● **Texto extraído**:
O gerente fez uma análise da "Lei do Motoboy", que exige o pagamento de periculosidade (30% a mais do salário), por conta do risco da profissão. Esta periculosidade foi adotada, segundo André, após um estudo que mostrava a quantidade alarmante de motociclistas mortos em acidentes. "Mas depois da lei, viram que o índice continuou igual, porque o problema não está com o motoboy profissional. É com o motociclista comum, que não possui o treinamento que o motofrete recebe antes de começar a trabalhar", analisa.

Selo "moto expert"
A Prefeitura de Curitiba também entendeu que a estatística negativa das motos nos acidentes de trânsito não está relacionada aos motofretes profissionais, mas àqueles que usam a moto como modal entre casa e trabalho. Por isso, a Secretaria Municipal de Trânsito (Setran) está iniciando um projeto em grandes empresas, para treinar público e estimular condutas mais seguras no trânsito.

● **Dados**:
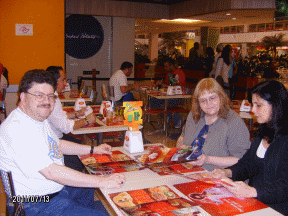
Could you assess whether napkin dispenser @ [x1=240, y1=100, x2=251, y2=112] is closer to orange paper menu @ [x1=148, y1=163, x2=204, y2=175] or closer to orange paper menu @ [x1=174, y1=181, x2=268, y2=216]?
orange paper menu @ [x1=148, y1=163, x2=204, y2=175]

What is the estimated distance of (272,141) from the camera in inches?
69.5

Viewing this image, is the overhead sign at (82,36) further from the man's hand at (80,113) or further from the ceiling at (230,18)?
the man's hand at (80,113)

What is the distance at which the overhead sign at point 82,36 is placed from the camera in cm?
907

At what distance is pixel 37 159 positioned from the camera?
5.22 feet

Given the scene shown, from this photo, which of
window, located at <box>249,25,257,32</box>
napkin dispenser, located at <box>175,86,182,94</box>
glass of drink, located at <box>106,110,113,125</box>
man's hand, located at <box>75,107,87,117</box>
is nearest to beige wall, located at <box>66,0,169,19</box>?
napkin dispenser, located at <box>175,86,182,94</box>

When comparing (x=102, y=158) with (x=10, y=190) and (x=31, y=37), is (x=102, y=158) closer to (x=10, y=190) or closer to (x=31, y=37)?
(x=10, y=190)

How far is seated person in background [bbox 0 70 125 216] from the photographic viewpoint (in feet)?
5.23

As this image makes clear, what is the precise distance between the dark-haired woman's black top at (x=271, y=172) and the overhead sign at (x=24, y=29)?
5.92 m

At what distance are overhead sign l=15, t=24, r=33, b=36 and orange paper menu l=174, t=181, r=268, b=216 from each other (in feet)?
19.4

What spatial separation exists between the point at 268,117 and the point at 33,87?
145 cm

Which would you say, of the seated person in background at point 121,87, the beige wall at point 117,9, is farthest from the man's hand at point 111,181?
the beige wall at point 117,9

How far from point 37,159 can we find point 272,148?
4.60ft

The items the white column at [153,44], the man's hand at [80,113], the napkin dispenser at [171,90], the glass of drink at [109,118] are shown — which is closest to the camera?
the glass of drink at [109,118]

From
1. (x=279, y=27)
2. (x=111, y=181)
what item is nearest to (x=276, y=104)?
(x=111, y=181)
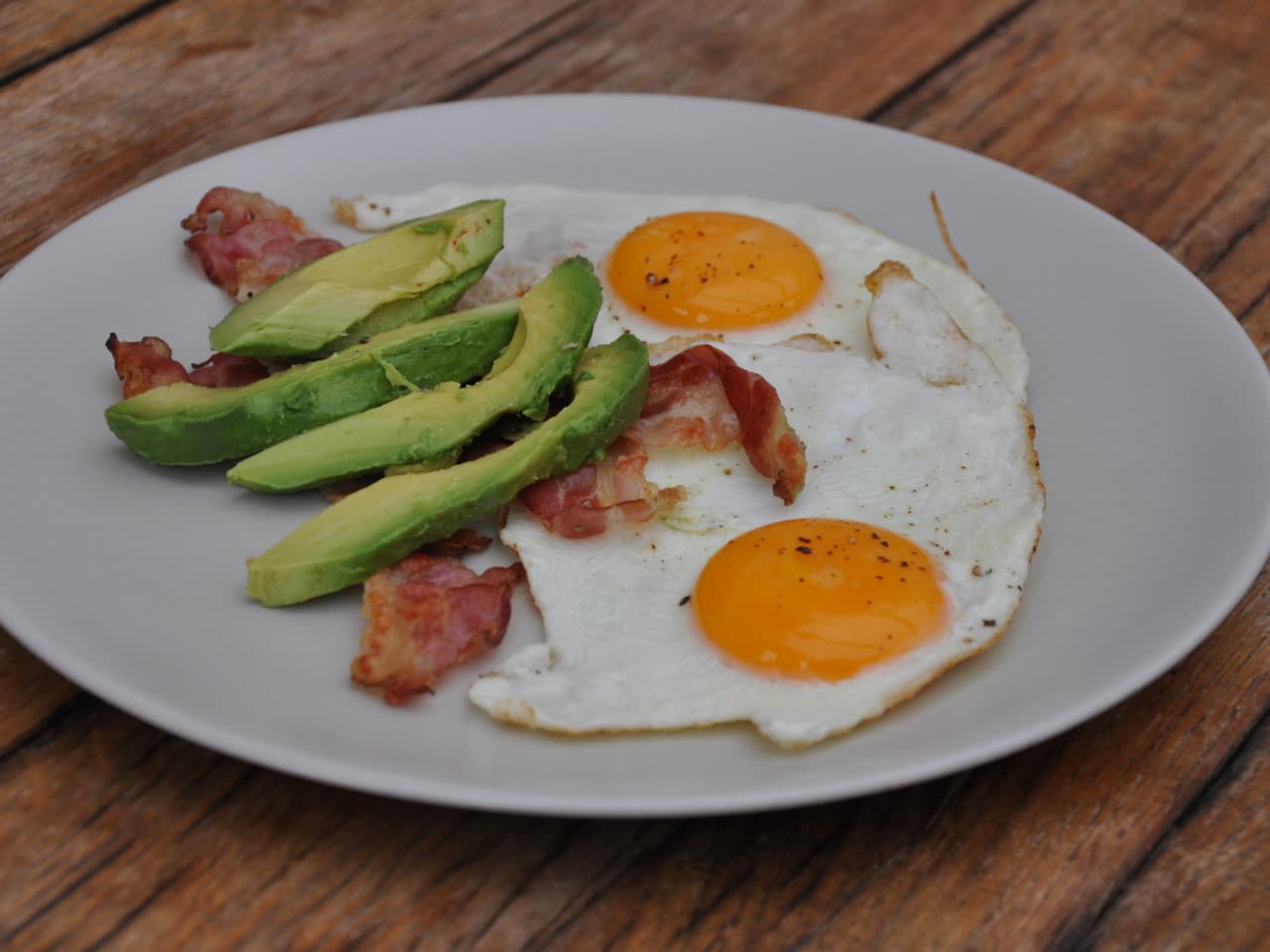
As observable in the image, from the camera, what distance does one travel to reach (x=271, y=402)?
8.70ft

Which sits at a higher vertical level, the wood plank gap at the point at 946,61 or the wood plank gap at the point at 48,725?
the wood plank gap at the point at 48,725

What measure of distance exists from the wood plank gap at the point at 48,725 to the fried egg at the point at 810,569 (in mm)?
649

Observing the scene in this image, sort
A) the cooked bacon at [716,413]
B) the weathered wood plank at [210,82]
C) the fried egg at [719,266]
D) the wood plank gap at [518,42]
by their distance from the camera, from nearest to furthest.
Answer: the cooked bacon at [716,413], the fried egg at [719,266], the weathered wood plank at [210,82], the wood plank gap at [518,42]

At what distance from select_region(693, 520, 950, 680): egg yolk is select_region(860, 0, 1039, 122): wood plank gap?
2.26 m

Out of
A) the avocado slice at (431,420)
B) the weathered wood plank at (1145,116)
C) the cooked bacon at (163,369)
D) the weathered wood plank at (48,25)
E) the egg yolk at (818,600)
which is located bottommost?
the weathered wood plank at (1145,116)

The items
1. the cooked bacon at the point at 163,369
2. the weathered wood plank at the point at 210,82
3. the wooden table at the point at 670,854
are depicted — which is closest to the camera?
the wooden table at the point at 670,854

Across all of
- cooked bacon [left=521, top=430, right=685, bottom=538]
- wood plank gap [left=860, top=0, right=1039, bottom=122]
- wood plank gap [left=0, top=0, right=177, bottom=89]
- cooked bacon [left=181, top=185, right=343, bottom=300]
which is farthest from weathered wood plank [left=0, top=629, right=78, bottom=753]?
wood plank gap [left=860, top=0, right=1039, bottom=122]

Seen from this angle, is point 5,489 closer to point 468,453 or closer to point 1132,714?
point 468,453

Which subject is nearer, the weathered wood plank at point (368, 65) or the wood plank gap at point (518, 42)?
the weathered wood plank at point (368, 65)

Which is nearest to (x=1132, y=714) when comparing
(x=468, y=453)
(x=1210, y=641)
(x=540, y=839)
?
(x=1210, y=641)

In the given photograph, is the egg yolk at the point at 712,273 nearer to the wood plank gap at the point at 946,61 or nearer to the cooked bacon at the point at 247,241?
the cooked bacon at the point at 247,241

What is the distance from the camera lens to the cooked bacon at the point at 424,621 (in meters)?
2.28

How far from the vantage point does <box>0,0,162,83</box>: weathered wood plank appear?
4301 millimetres

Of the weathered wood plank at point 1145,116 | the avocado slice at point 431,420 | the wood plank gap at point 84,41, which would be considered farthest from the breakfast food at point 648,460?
the wood plank gap at point 84,41
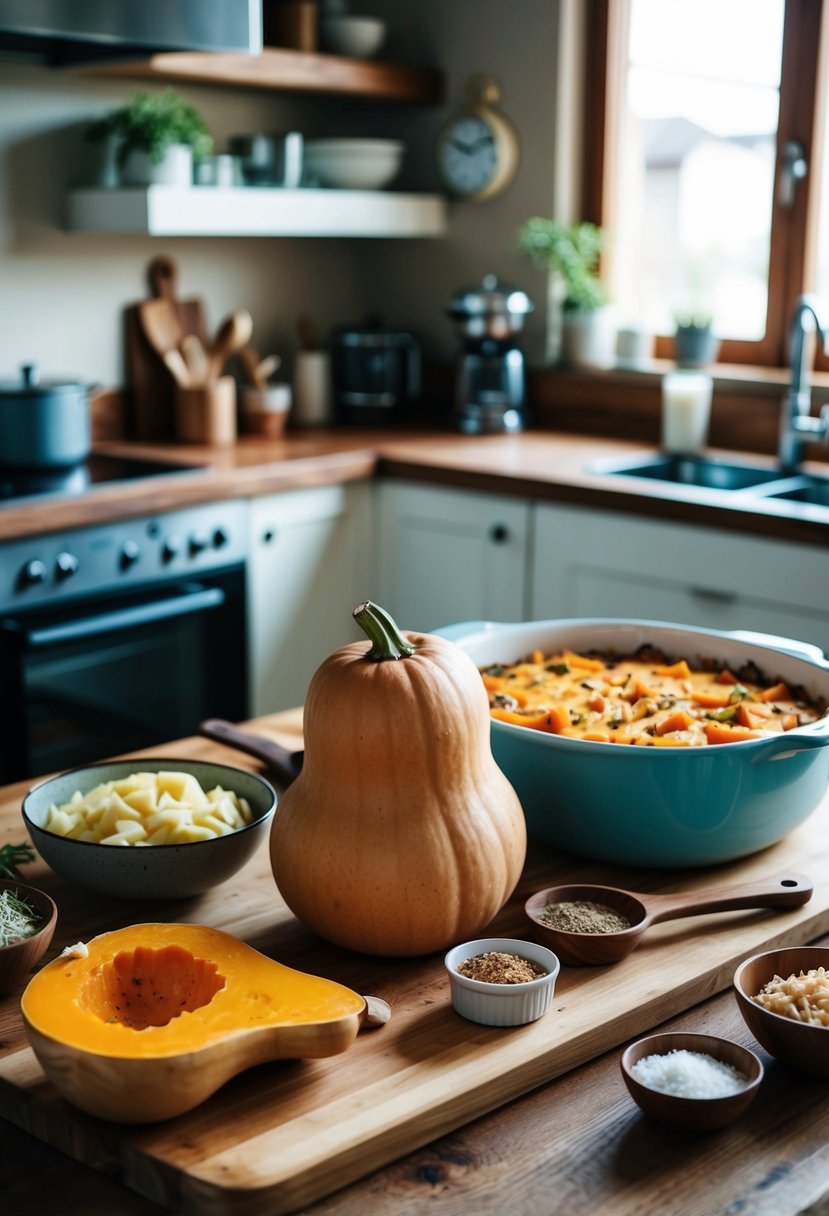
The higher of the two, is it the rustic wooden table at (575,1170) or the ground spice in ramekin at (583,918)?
the ground spice in ramekin at (583,918)

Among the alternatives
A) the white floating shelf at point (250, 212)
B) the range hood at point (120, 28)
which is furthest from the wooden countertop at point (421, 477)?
the range hood at point (120, 28)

● **Tarefas a realizar**:
1 - Segundo o texto sobre a Lei do Motoboy, por que a Setran está iniciando um projeto em grandes empresas? Responda em uma a três frases.
2 - Você pode estender o texto sobre a Lei do Motoboy, começando logo após a última frase apresentada?

● **Respostas das atividades**:
1 - A Prefeitura de Curitiba entendeu que a estatística negativa das motos nos acidentes de trânsito não vem dos motofretes profissionais, e sim de quem usa a moto como modal entre casa e trabalho. Por isso, o projeto em grandes empresas pretende treinar esse público e estimular condutas mais seguras no trânsito.

2 -
A primeira empresa a abraçar o projeto é os Correios, que assina hoje o convênio com a prefeitura. Os funcionários das empresas participantes vão assistir a dez módulos a distância (um a cada semana) e, após cada módulo, a Setran irá aplicar a parte prática do conteúdo. Os motociclistas que forem aprovados nos dez módulos recebem um certificado de "moto expert" e a empresa um selo de "empresa preocupada com o trânsito".

"Entre os modais particulares para deslocamento, a moto ainda é o modal mais barato e prático. Só que ainda há muitos problemas a serem resolvidos neste meio. Muitos motociclistas andam sem habilitação, sem preparo, sem especialização, sem segurança. É um público muito difícil se aproximar, são muito afoitos. Por isto vimos neste projeto uma forma de reduzir as mortes com motos", explica a secretária de Trânsito, Luiza Simonelli.
Felipe Rosa
Maior parte das colisões acontece no corredor entre veículos. Foto: Felipe Rosa. 

Índices ainda alarmantes

O índice de mortalidade de motociclistas envolvidos em acidentes é muito alto: passa dos 80%. Ano passado, a taxa chegou a 90%. De todos os tipos de acidentes ocorridos em Curitiba, diz o comitê do projeto Vida no Trânsito, 37,7% deles envolviam motociclistas, em 2014. No ano seguinte, o índice baixou para 32,6%. Mesmo assim, a quantidade de mortes de motociclistas ainda é muito alta, em relação aos acidentes sem motos.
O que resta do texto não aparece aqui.